Les chauffards du dimanche en mode confinement

On dit d'un chauffard du dimanche qu'il s'agit d'un conducteur qui dispose certes du permis de conduire mais qui ne se sert de son véhicule qu'en de rares occasions : le dimanche, les jours fériés et sur la route des vacances. De par son inexpérience, il maîtrise mal son véhicule et met la vie des autres en danger. Toutes proportions gardées, il en va de même avec le poker : il existe une catégorie de joueurs du dimanche, adeptes de prises de position exotiques, au point d'accroitre drastiquement les risques de collision et de sortie de piste brutale. Le plus souvent, avec des dommages collatéraux.

Le dimanche constitue ainsi traditionnellement une journée à part dans le calendrier des joueurs de poker, puisqu'il s'agit du jour de la semaine où débarquent aux tables ces cohortes de joueurs occasionnels aussi doués cartes en main que je le suis pour parler turc. La Turquie est un pays que j'adore par ailleurs : j'ai eu l'occasion de le choisir comme lieu de villégiature à diverses reprises par le passé. Sauf qu'après avoir prononcé le traditionnel"Meraba" pour dire "bonjour", il ne reste plus guère que "Tammam" dans mon répertoire sémantique afin d'exprimer quelque chose comme "OK". Au-delà de ces deux termes, je navigue à marée basse en plein brouillard : c'est déjà la fin du phosphore sur les rives du Bosphore. Pour en revenir à nos moutons, le dimanche constitue de facto le jour de la semaine où le joueur de poker expérimenté a le plus de chance de briller : des dotations plus juteuses (du fait de l'afflux de joueurs) disputées contre des adversaires pourvus de plans de jeu peu académiques (dont le niveau moyen est bien plus faibles qu'en semaine). Pour des raisons personnelles et familiales, je n'ai jamais été très présent aux tables de poker en ligne les dimanche. Les rares fois où je joue le dimanche, je hausse le sourcil plus haut que d'habitude face à certains moves improbables de la part de ces joueurs occasionnels.

> **Données**
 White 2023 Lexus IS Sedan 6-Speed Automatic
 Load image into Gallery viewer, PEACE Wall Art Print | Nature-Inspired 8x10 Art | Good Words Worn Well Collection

> **Consigne 1**
Recopiez le passage de l'extrait sur les joueurs de poker du dimanche en commençant aux mots « Les chauffards du » et en vous arrêtant après « des dommages collatéraux. ».
> **Consigne 2**
Traduisez en anglais la phrase suivante de l'extrait sur les joueurs de poker du dimanche : « De par son inexpérience, il maîtrise mal son véhicule et met la vie des autres en danger. »
> **Consigne 3**
Prolongez le texte sur les joueurs de poker du dimanche à partir de sa dernière phrase.
Les données sont issues d'une autre source que l'extrait.

> **Réponse 1**
Les chauffards du dimanche en mode confinement

On dit d'un chauffard du dimanche qu'il s'agit d'un conducteur qui dispose certes du permis de conduire mais qui ne se sert de son véhicule qu'en de rares occasions : le dimanche, les jours fériés et sur la route des vacances. De par son inexpérience, il maîtrise mal son véhicule et met la vie des autres en danger. Toutes proportions gardées, il en va de même avec le poker : il existe une catégorie de joueurs du dimanche, adeptes de prises de position exotiques, au point d'accroitre drastiquement les risques de collision et de sortie de piste brutale. Le plus souvent, avec des dommages collatéraux.

> **Réponse 2**
Because of his inexperience, he handles his vehicle poorly and puts the lives of others in danger.

> **Réponse 3**
 
L'image qui me vient spontanément à l'esprit à l'évocation de cette caste à part des chauffards du dimanche est celle de la collision Bourvil/De Funès dans le mythique film Le Corniaud que j'ai d'ailleurs eu le loisir de revoir avec plaisir pendant la phase du premier confinement survenu au printemps. Des chauffards confinés que je n'ai d'ailleurs que peu ou pas croisés, de par mon activité extrêmement réduite aux tables à ce moment-là.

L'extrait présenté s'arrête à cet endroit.